The company introduced Apache Drill 0.5 in September of last year, but has now replaced it with the Apache Drill 1.0 release.
Drill is an open source distributed ANSI SQL query engine for self-service data exploration -- an open source version of Google's Dremel system for interactively querying large datasets, which powers its BigQuery service. The stated goal of the Apache Drill project is to make it able to scale to 10,000 servers or more while processing petabytes of data and trillions of records in seconds.
Drilling into data
Drill allows you to interact with data from both legacy transactional systems and new data sources -- including Internet of Things (IoT) sensors, Web click-streams and other semi-structured data, along with support for popular business intelligence (BI) and data visualization tools. Perhaps most important, it is a schema-free SQL engine for big data. Because it doesn't require pre-defined schema definitions, IT doesn't have to insert itself into the middle of the discovery process to flatten the data.
"IT is being stressed as it is, and this is a chicken and egg problem," says Jack Norris, CMO of MapR. "We'd like to explore this data, but how do we prioritize what we want to work on if we don't know what we're looking for."
The advantage Drill provides, Norris says, is data agility. For instance, JSON files are messy structures. They contain their own schemas, which can be complex and can change almost record-by-record. One document might have purchases by name. The next might include purchases with data about spouse and children nested within. When you get into IoT data, you might have JSON files from hundreds and thousands of devices, with each dataset potentially having a different format.
[ Related: The Best Open Source Big Data Tools]
"You've got to flatten it or do some sort of sub-select," Norris says. "That's typically an IT function to determine how to represent this data.
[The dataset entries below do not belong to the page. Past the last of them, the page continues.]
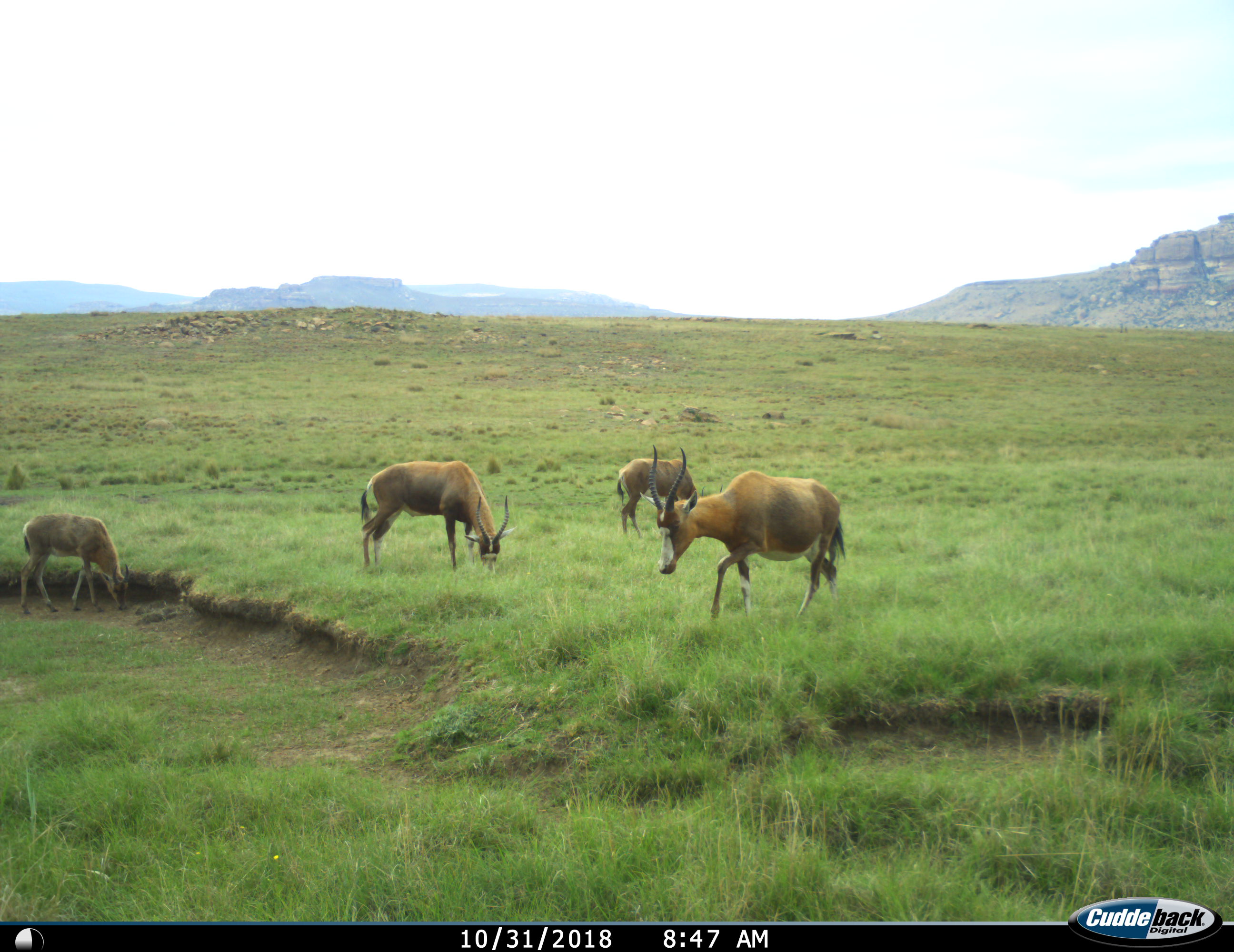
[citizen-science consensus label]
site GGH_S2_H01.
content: unidentified animal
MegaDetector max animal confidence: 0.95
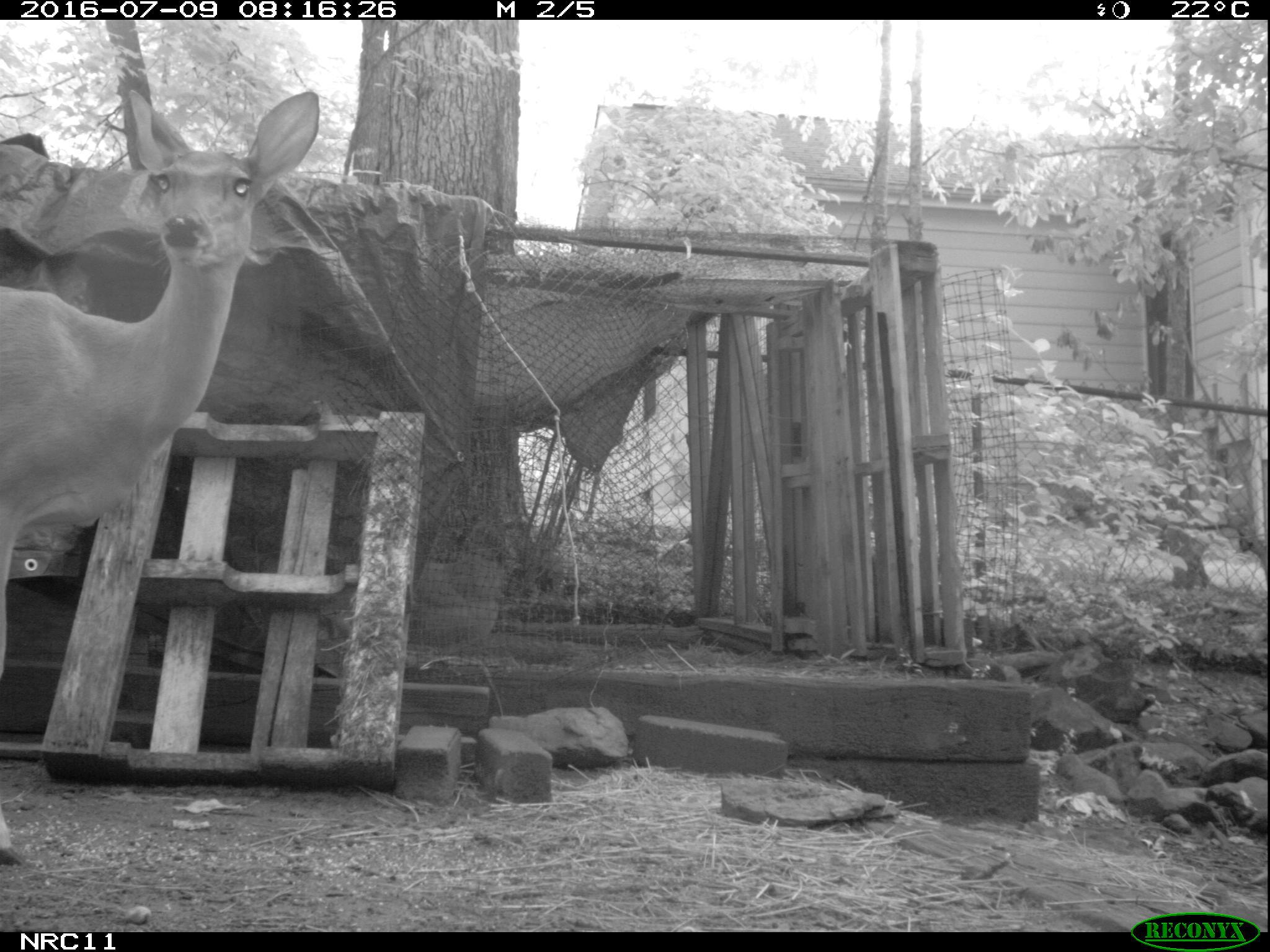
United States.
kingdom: Animalia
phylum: Chordata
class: Mammalia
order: Artiodactyla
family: Cervidae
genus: Odocoileus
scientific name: Odocoileus virginianus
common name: white-tailed deer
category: White Tailed Deer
White Tailed Deer (white-tailed deer) (Odocoileus virginianus).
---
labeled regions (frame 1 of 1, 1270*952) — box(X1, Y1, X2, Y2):
White Tailed Deer: box(0, 82, 335, 612)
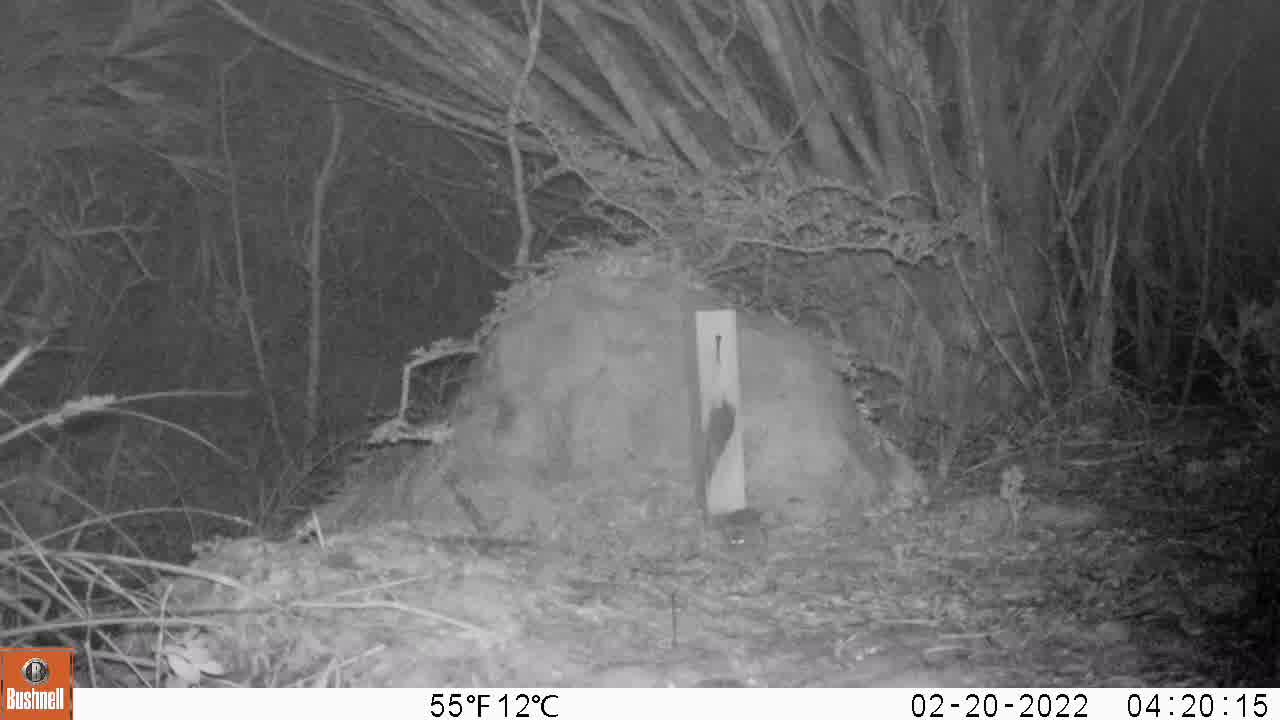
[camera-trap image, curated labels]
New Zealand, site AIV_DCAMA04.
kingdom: Animalia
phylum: Chordata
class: Mammalia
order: Rodentia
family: Muridae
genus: Mus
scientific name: Mus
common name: mouse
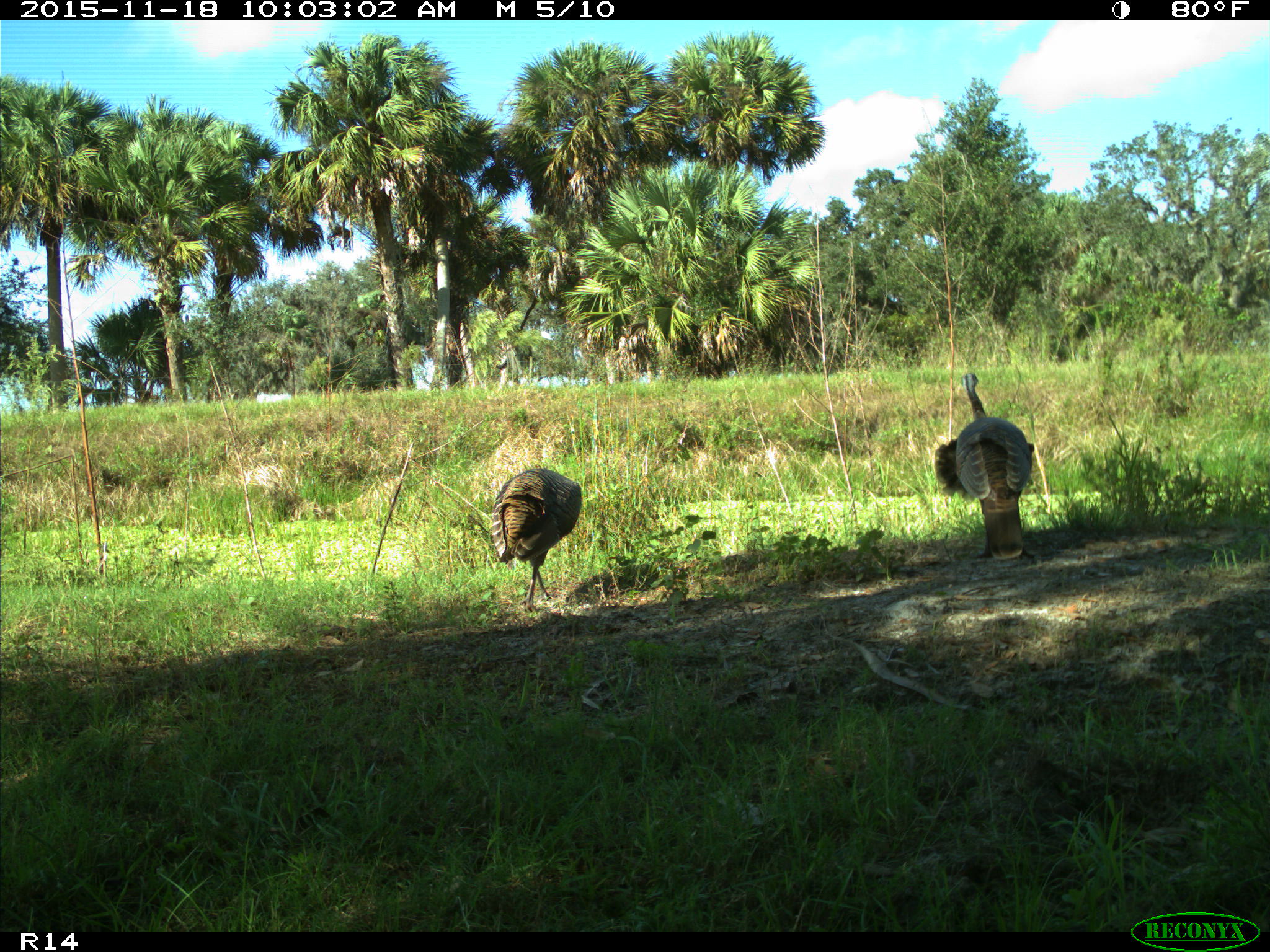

That's what's going on with other tools."
Drill, on the other hand, is designed to deal with the nested structure and doesn't require IT to step in to flatten it out and figure out what data is important ahead of time.
Norris also notes that the MapR partner ecosystem is embracing Apache Drill, including: Information Builders, JReport (Jinfonet Software), MicroStrategy, Qlik, SAP, Simba, Tableau and TIBCO. They've all been working closely with MapR and the Drill community to make interoperable BI tools with Drill through standard ODBC/JDBC connectivity. Drill Explorer sits inside the ODBC driver, where it browses data available via Drill and exposes a transparent view into schema, enabling seamless and fast self-service data exploration.
Gaining real-time insight
"The availability of Apache Drill in the MapR distribution is a major milestone for the SQL-on-Hadoop project, which is significant in delivering real-time insights from complex data formats without requiring any data preparation," Matt Aslett, research director, data platforms and analytics, 451 Research, said in a press statement Tuesday.